ATROVENT HFA Inhalation Aerosol is indicated as a bronchodilator for maintenance treatment of bronchospasm associated with chronic obstructive pulmonary disease, including chronic bronchitis and emphysema.

Patients should be instructed on the proper use of their inhaler (see Patient's Instructions for Use).

Patients should be advised that although Atrovent® HFA (ipratropium bromide HFA) Inhalation Aerosol may have a slightly different taste and inhalation sensation than that of an inhaler containing Atrovent® (ipratropium bromide) Inhalation Aerosol CFC, they are comparable in terms of the safety and efficacy.

ATROVENT HFA Inhalation Aerosol is a solution aerosol that does not require shaking. However, as with any other metered dose inhaler, some coordination is required between actuating the canister and inhaling the medication.

Patients should “prime” or actuate ATROVENT HFA Inhalation Aerosol before using for the first time by releasing 2 test sprays into the air away from the face. In cases where the inhaler has not been used for more than 3 days, prime the inhaler again by releasing 2 test sprays into the air away from the face. Patients should avoid spraying ATROVENT HFA Inhalation Aerosol into their eyes.

The usual starting dose of ATROVENT HFA Inhalation Aerosol is two inhalations four times a day.
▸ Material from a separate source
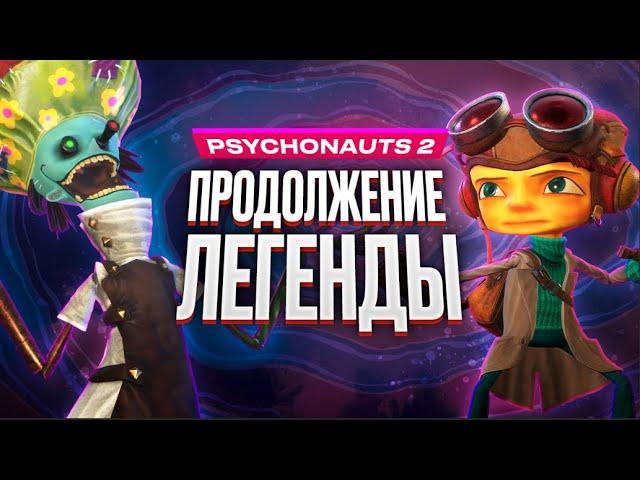 Psychonauts 2 (видео)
Patients may take additional inhalations as required; however, the total number of inhalations should not exceed 12 in 24 hours. Each actuation of ATROVENT HFA Inhalation Aerosol delivers 17 mcg of ipratropium bromide from the mouthpiece.

ATROVENT HFA Inhalation Aerosol is supplied in a 12.9 g pressurized stainless steel canister as a metered-dose inhaler with a white mouthpiece that has a clear, colorless sleeve and a green protective cap (NDC 0597-0087-17).

The ATROVENT HFA Inhalation Aerosol canister is to be used only with the accompanying ATROVENT HFA Inhalation Aerosol mouthpiece. This mouthpiece should not be used with other aerosol medications. Similarly, the canister should not be used with other mouthpieces. Each actuation of ATROVENT HFA Inhalation Aerosol delivers 21 mcg of ipratropium bromide from the valve and 17 mcg from the mouthpiece. Each 12.9 gram canister provides sufficient medication for 200 actuations. The canister should be discarded after the labeled number of actuations has been used. The amount of medication in each actuation cannot be assured after this point, even though the canister is not completely empty.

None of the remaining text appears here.